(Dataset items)

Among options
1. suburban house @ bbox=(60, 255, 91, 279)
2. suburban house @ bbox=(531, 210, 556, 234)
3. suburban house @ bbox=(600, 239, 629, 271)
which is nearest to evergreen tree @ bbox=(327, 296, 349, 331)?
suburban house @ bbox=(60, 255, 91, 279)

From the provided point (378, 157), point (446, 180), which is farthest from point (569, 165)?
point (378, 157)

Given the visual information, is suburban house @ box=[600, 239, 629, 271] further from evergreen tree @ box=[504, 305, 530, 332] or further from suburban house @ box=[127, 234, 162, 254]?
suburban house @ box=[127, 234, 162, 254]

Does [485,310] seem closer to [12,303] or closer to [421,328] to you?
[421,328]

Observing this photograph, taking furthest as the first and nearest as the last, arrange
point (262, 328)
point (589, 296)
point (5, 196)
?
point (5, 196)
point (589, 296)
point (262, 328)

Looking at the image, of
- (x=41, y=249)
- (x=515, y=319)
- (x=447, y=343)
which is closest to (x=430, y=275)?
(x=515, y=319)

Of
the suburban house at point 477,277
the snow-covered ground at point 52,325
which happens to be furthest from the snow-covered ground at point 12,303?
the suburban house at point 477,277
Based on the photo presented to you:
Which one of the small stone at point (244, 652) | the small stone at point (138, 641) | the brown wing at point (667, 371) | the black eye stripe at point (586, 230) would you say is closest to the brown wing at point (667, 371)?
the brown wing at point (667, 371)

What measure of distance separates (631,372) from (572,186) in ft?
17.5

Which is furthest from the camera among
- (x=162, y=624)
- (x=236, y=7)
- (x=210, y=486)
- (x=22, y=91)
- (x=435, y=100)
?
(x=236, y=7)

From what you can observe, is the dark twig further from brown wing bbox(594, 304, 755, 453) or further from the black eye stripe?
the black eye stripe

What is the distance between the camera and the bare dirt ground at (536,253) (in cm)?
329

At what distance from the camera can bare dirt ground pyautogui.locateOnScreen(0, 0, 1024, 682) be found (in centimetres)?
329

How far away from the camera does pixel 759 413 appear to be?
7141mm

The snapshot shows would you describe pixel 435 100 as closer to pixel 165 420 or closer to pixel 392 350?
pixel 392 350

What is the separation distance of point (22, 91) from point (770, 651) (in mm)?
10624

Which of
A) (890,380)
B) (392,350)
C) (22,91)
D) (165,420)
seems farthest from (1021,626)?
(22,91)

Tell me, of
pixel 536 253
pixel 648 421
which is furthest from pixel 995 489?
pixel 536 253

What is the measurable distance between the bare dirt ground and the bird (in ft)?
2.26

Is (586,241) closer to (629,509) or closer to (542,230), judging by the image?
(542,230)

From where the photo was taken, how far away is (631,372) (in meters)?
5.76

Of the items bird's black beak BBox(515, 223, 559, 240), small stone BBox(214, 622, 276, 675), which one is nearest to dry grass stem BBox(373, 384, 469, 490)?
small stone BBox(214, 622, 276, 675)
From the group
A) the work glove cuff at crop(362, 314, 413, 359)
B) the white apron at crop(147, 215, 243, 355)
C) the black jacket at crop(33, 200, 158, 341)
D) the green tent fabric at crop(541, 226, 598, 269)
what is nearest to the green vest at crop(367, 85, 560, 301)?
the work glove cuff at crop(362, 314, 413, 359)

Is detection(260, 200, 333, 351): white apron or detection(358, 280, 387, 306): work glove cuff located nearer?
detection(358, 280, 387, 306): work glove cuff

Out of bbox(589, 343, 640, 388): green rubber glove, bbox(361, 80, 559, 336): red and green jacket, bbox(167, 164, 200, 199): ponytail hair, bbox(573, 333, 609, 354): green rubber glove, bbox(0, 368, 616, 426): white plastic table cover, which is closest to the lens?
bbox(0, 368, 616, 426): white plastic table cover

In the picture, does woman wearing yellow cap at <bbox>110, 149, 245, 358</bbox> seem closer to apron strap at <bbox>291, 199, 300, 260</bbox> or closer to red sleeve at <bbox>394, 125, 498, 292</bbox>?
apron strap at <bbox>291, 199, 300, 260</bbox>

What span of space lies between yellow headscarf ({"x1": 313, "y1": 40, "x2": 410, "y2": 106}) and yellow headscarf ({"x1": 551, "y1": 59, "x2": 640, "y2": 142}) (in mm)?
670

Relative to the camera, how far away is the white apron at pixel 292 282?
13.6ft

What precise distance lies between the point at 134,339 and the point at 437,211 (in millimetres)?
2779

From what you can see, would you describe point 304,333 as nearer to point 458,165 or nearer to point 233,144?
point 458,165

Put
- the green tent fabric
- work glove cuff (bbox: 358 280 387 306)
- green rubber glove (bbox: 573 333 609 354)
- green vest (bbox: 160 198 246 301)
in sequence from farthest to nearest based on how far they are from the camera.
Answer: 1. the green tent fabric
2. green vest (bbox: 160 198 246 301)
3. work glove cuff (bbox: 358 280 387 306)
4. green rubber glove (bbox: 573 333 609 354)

# YOUR TASK
Rewrite the listing above, changing each "snow-covered ground" to "snowy ground" and leaving everything else untouched.

# RESULT OF THE EXERCISE
Among options
1. suburban house @ bbox=(60, 255, 91, 279)
2. suburban house @ bbox=(531, 210, 556, 234)
3. suburban house @ bbox=(600, 239, 629, 271)
which is nearest to evergreen tree @ bbox=(327, 296, 349, 331)?
suburban house @ bbox=(60, 255, 91, 279)

From the provided point (378, 157), point (446, 180), which is farthest from point (569, 165)?
point (378, 157)

Given the visual information, is suburban house @ box=[600, 239, 629, 271] further from evergreen tree @ box=[504, 305, 530, 332] or further from suburban house @ box=[127, 234, 162, 254]?
suburban house @ box=[127, 234, 162, 254]

Does [485,310] seem closer to [12,303] or closer to [421,328] to you?
[421,328]

Observing this photograph, taking furthest as the first and nearest as the last, arrange
point (262, 328)
point (589, 296)
point (5, 196)
?
point (5, 196)
point (589, 296)
point (262, 328)

Looking at the image, of
- (x=41, y=249)
- (x=515, y=319)
- (x=447, y=343)
which is closest to (x=430, y=275)?
(x=515, y=319)

Of
the suburban house at point 477,277
the snowy ground at point 52,325
which happens to be furthest from the snowy ground at point 12,303?
the suburban house at point 477,277
Based on the photo presented to you:
Which one of the small stone at point (244, 652) | the small stone at point (138, 641) | the brown wing at point (667, 371) | the black eye stripe at point (586, 230) would you say is closest to the brown wing at point (667, 371)?
the brown wing at point (667, 371)

What measure of distance separates (631,372) from (572,186) in ft?
17.5

Which is furthest from the camera among
- (x=162, y=624)
- (x=236, y=7)
- (x=210, y=486)
- (x=22, y=91)
- (x=435, y=100)
?
(x=236, y=7)

From what you can observe, is the dark twig further from brown wing bbox(594, 304, 755, 453) or further from the black eye stripe?
the black eye stripe

What is the distance between the camera and the bare dirt ground at (536,253) (in cm)?
329

At what distance from the camera can bare dirt ground pyautogui.locateOnScreen(0, 0, 1024, 682) be found (in centimetres)?
329

How far away from the camera does pixel 759 413 appear to be?
7141mm

The snapshot shows would you describe pixel 435 100 as closer to pixel 165 420 or closer to pixel 392 350?
pixel 392 350

What is the separation distance of point (22, 91) from point (770, 651) (in mm)?
10624

Which of
A) (890,380)
B) (392,350)
C) (22,91)
D) (165,420)
seems farthest from (1021,626)?
(22,91)

Tell me, of
pixel 536 253
pixel 648 421
which is furthest from pixel 995 489?
pixel 536 253

What is the measurable distance between the bare dirt ground and the bird (in ft)?
2.26

Is (586,241) closer to (629,509) or closer to (542,230), judging by the image?
(542,230)

From where the photo was taken, how far away is (631,372) (in meters)?
5.76

Of the items bird's black beak BBox(515, 223, 559, 240), small stone BBox(214, 622, 276, 675), which one is nearest to dry grass stem BBox(373, 384, 469, 490)?
small stone BBox(214, 622, 276, 675)
From the group
A) the work glove cuff at crop(362, 314, 413, 359)
B) the white apron at crop(147, 215, 243, 355)
C) the black jacket at crop(33, 200, 158, 341)
D) the green tent fabric at crop(541, 226, 598, 269)
what is nearest to the green vest at crop(367, 85, 560, 301)?
the work glove cuff at crop(362, 314, 413, 359)

Is detection(260, 200, 333, 351): white apron or detection(358, 280, 387, 306): work glove cuff located nearer?
detection(358, 280, 387, 306): work glove cuff

Out of bbox(589, 343, 640, 388): green rubber glove, bbox(361, 80, 559, 336): red and green jacket, bbox(167, 164, 200, 199): ponytail hair, bbox(573, 333, 609, 354): green rubber glove, bbox(0, 368, 616, 426): white plastic table cover, which is closest to the lens?
bbox(0, 368, 616, 426): white plastic table cover

In the picture, does woman wearing yellow cap at <bbox>110, 149, 245, 358</bbox> seem closer to apron strap at <bbox>291, 199, 300, 260</bbox> or closer to red sleeve at <bbox>394, 125, 498, 292</bbox>?
apron strap at <bbox>291, 199, 300, 260</bbox>

What span of space lies between yellow headscarf ({"x1": 313, "y1": 40, "x2": 410, "y2": 106}) and yellow headscarf ({"x1": 551, "y1": 59, "x2": 640, "y2": 142}) (in mm)?
670

Relative to the camera, how far away is the white apron at pixel 292 282?
13.6ft

What precise distance lies between the point at 134,339 and the point at 437,211 (in millimetres)?
2779

From what you can see, would you describe point 304,333 as nearer to point 458,165 or nearer to point 233,144?
point 458,165

Put
- the green tent fabric
- work glove cuff (bbox: 358 280 387 306)
- green rubber glove (bbox: 573 333 609 354)
- green vest (bbox: 160 198 246 301)
in sequence from farthest to nearest based on how far they are from the camera.
Answer: 1. the green tent fabric
2. green vest (bbox: 160 198 246 301)
3. work glove cuff (bbox: 358 280 387 306)
4. green rubber glove (bbox: 573 333 609 354)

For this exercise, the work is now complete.